Reuters had reported last week that U.S. President Donald Trump, under the advice of his allies in the Midwest, ordered his Environmental Protection Agency to deny the waivers because they had become a lightning rod of controversy in the Farm Belt, an important political constituency.
“This decision follows President Trump’s promise to promote domestic biofuel production, support our nation’s farmers, and in turn strengthen our energy independence,” said EPA Administrator Andrew Wheeler in a statement announcing the agency was denying 54 applications that the Department of Energy had reviewed.
Refiners say the waivers are crucial for reducing regulatory costs for small fuel producers and keeping them in business, but the corn lobby argues the exemptions undermine demand for corn-based ethanol at a time farmers are already suffering from the impacts of a trade war with China.
Under the U.S. Renewable Fuel Standard, refiners must blend some 15 billion gallons (57 billion liters) of ethanol into their gasoline each year or buy tradable credits from those that do. Small refiners have also been able to seek an exemption if they can prove financial harm from the requirements.
The Trump administration has roughly quadrupled the number of exemptions given out to refiners in a trend that had angered the biofuel industry.
In January, an appeals court handling a case initiated by the biofuel industry cast a cloud of doubt over the EPA’s waiver program, ruling that waivers granted to small refineries after 2010 should only be approved as extensions. Most recipients of waivers in recent years have not continuously received them.
That triggered a wave of requests for retroactive relief by refiners seeking to comply with the court decision. Since March, 17 small refineries in 14 states submitted 68 petitions, Wheeler said in a memo. The Department of Energy, which advises EPA on the waiver requests, had transmitted its findings on 54 of the petitions.
“(T)hese small refineries did not demonstrate disproportionate economic hardship from compliance with the RFS program for those RFS compliance years,” Wheeler said.
It is unclear what will happen to refining facilities that had benefited from waivers in recent years that are non-compliant with the court’s ruling. But sources told Reuters the administration may seek to offer them another form of financial relief to compensate.
It was also not immediately clear how this would affect 28 pending waiver applications for 2019 and three pending applications for 2020.
The Trump administration’s decision on Monday is a major victory for biofuel advocates in the long-standing battle between the deep-pocketed Corn and Oil lobbies.
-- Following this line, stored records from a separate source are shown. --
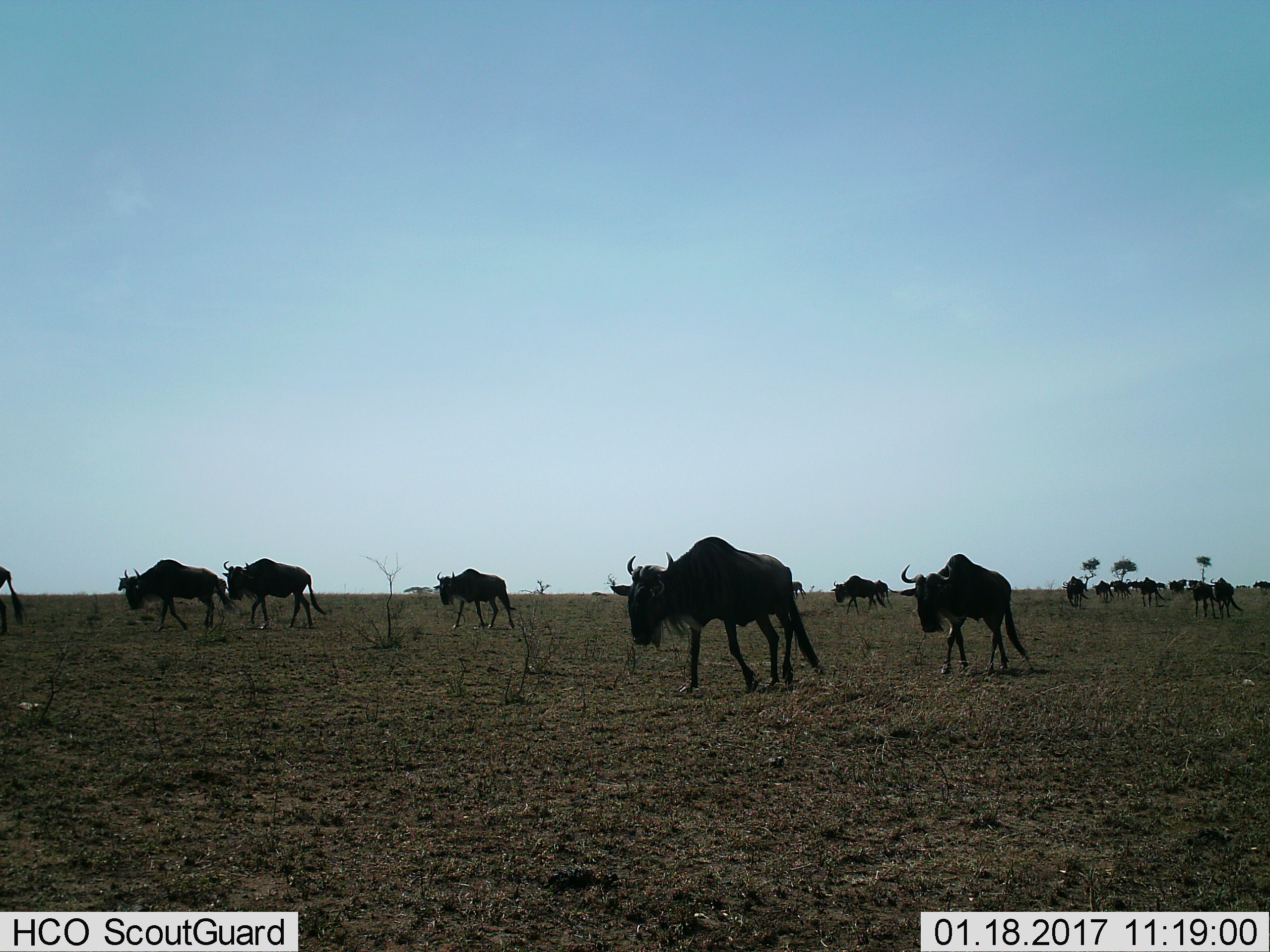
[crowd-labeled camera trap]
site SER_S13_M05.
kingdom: Animalia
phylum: Chordata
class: Mammalia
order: Artiodactyla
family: Bovidae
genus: Connochaetes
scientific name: Connochaetes taurinus taurinus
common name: blue wildebeest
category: wildebeestblue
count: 11-50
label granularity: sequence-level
“This is outstanding news for biofuels producers, farmers, and RFS integrity,” said Iowa Renewable Fuels Association Executive Director Monte Shaw. “With gap year waivers denied, the number of refiners eligible to even apply for – let alone receive – an RFS exemption going forward is reduced to single digits.”
Some in the oil industry criticized the decision. “EPA has turned a blind eye to merchant refineries and their workers in key battleground states like Pennsylvania, Ohio and Texas,” said the Fueling American Jobs Coalition, a group that includes union workers and independent refiners.
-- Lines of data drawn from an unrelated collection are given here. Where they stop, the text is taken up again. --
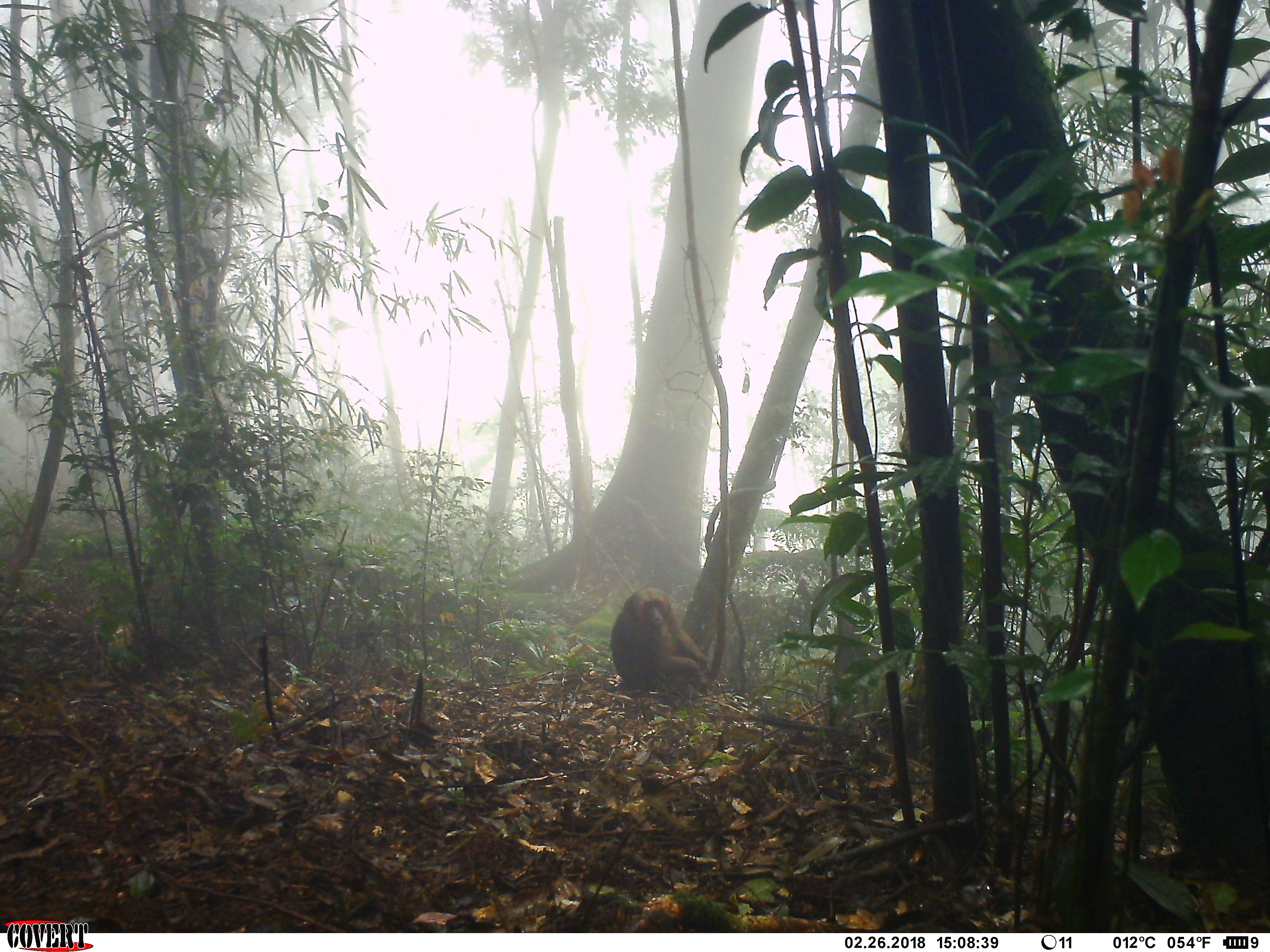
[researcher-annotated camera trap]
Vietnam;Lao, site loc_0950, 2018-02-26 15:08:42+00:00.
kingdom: Animalia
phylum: Chordata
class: Mammalia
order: Primates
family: Cercopithecidae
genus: Macaca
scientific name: Macaca arctoides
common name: stump-tailed macaque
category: stump tailed macaque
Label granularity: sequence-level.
Trump over the weekend also tweeted that he would allow states to permit fuel retailers to use their current pumps to sell gasoline with higher blends of ethanol, or E15, a move that could help lift ethanol sales.
“Today’s announcements will help provide more certainty to our biofuel producers, who have for too-long been yanked around by the EPA, and help increase access to E15, which drives up demand for corn and ethanol,” said Iowa Senator Joni Ernst.